DATASET EXCERPTS —
============
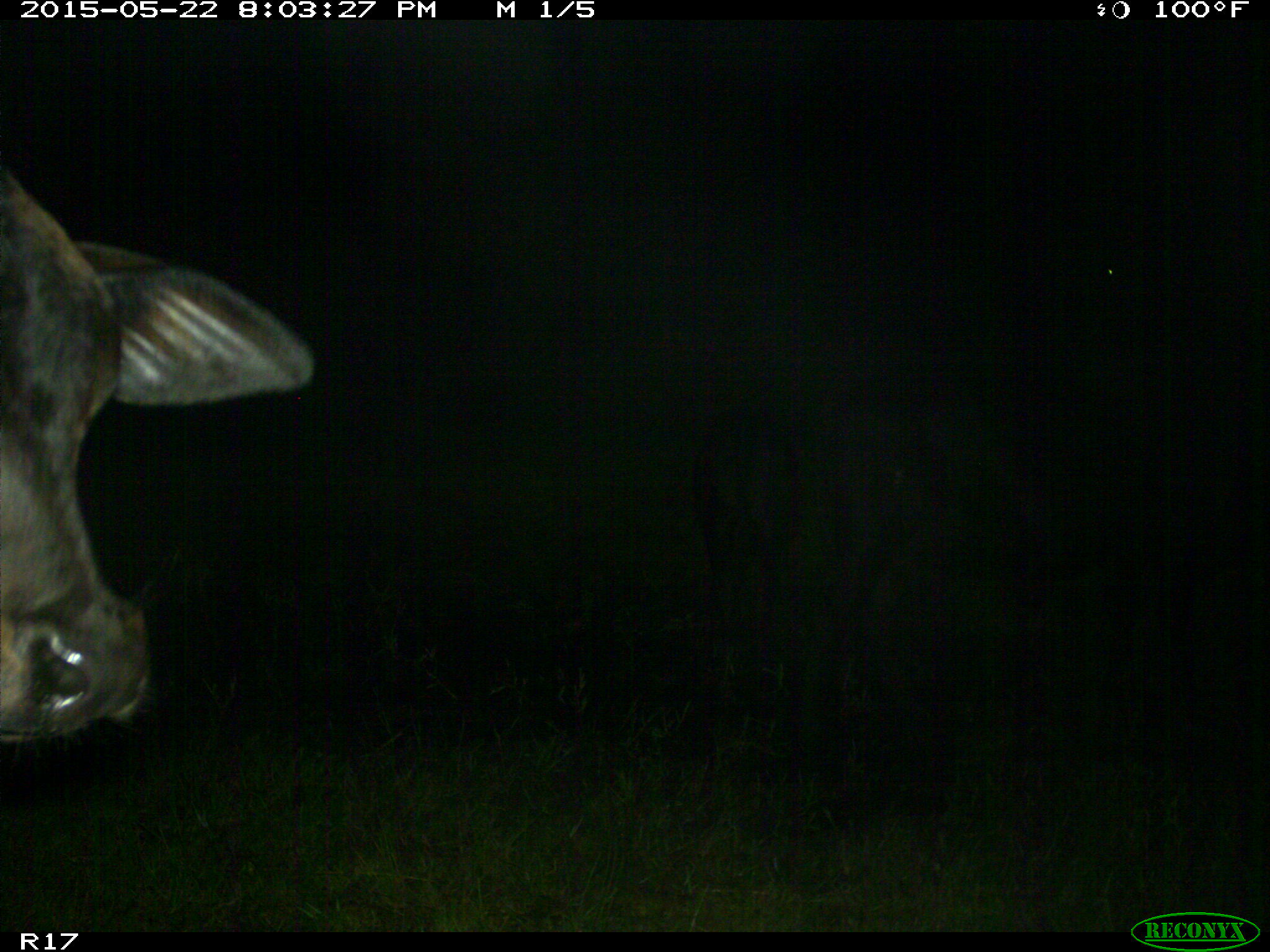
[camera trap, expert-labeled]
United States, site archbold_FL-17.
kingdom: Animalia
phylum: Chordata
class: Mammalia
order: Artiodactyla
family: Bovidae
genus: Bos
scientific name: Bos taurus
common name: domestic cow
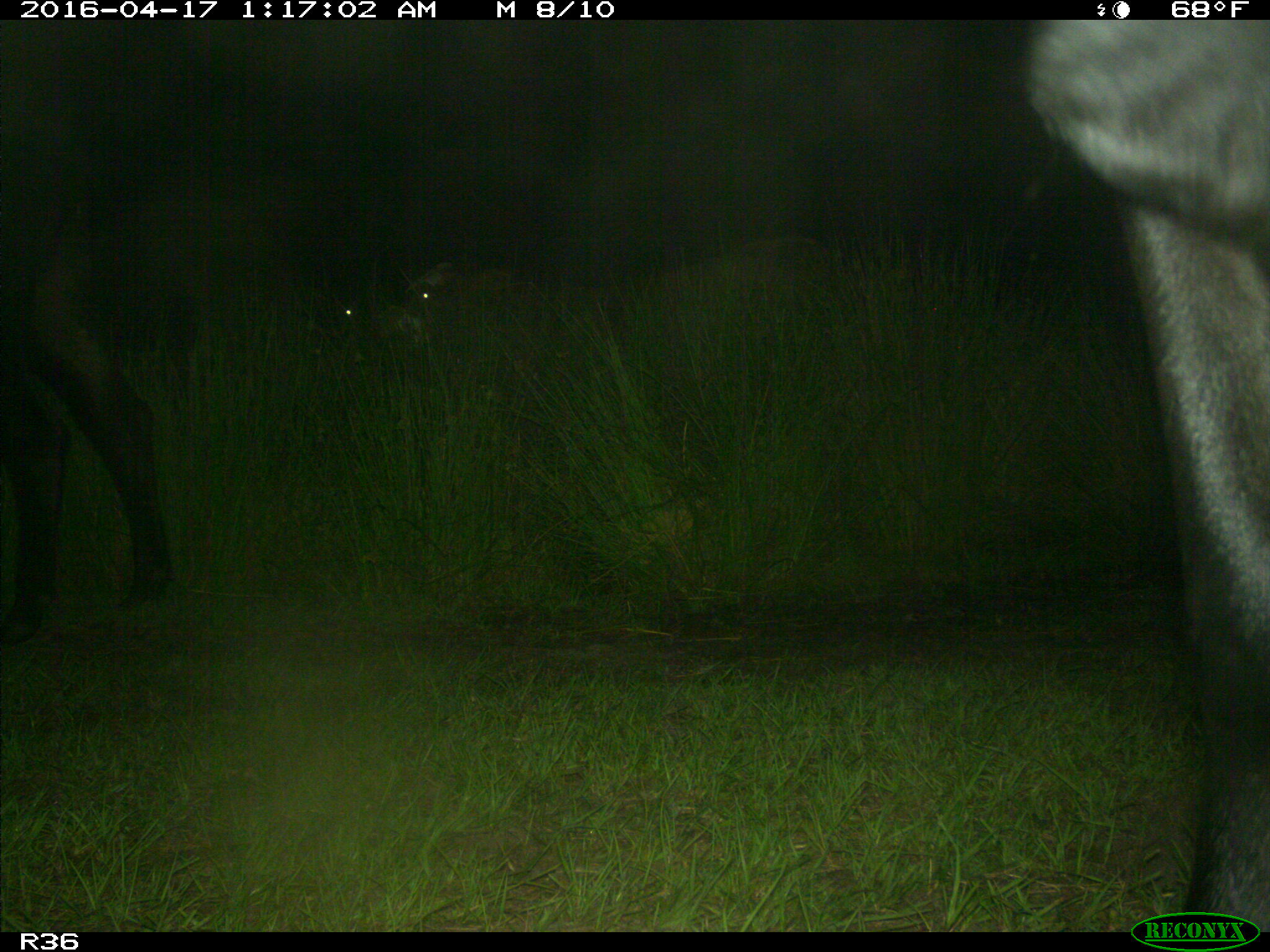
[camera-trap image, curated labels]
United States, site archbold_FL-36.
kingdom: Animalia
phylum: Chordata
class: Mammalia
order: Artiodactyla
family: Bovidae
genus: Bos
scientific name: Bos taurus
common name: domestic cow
============
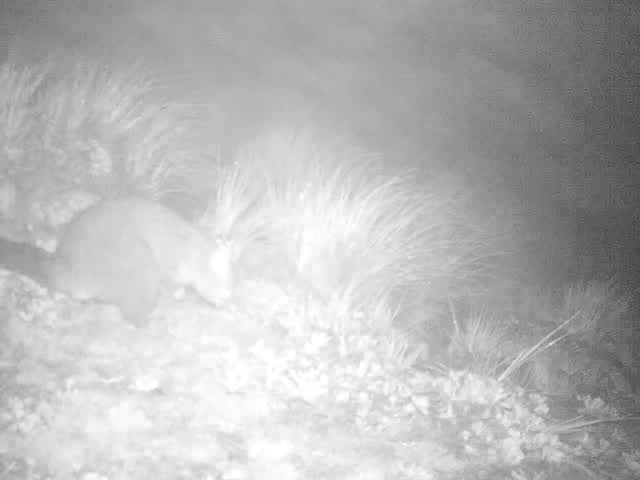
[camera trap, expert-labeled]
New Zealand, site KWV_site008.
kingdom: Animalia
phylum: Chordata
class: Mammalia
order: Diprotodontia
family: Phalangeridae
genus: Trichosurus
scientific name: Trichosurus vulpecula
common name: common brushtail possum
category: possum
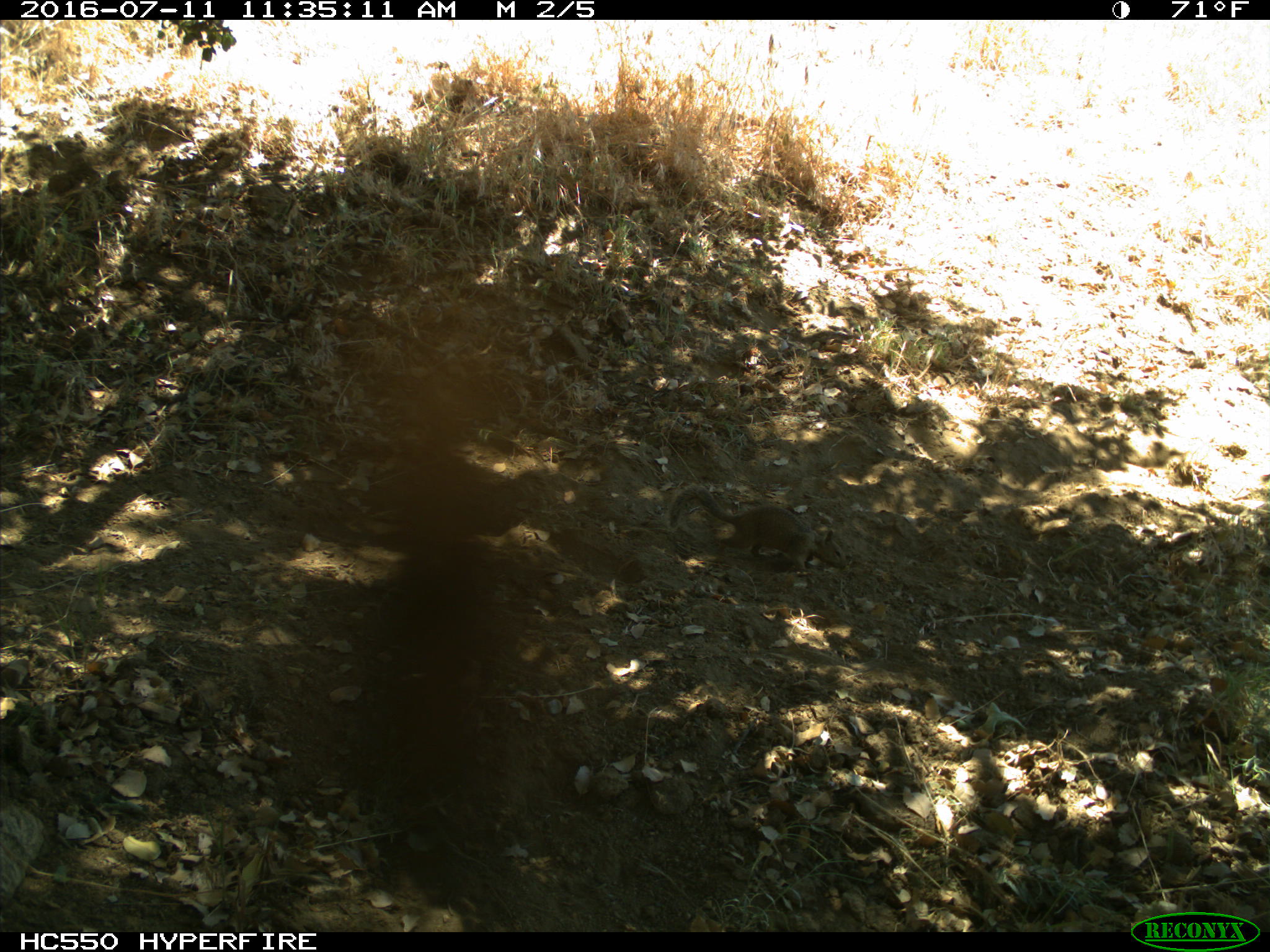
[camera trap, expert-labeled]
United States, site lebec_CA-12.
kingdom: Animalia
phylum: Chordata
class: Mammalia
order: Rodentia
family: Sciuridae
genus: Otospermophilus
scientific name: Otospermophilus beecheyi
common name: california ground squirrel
============
EXERCISE AIM — Write only the number of lines in the data where the word "name" occurs.

RESPONSE TO THE TASK — 8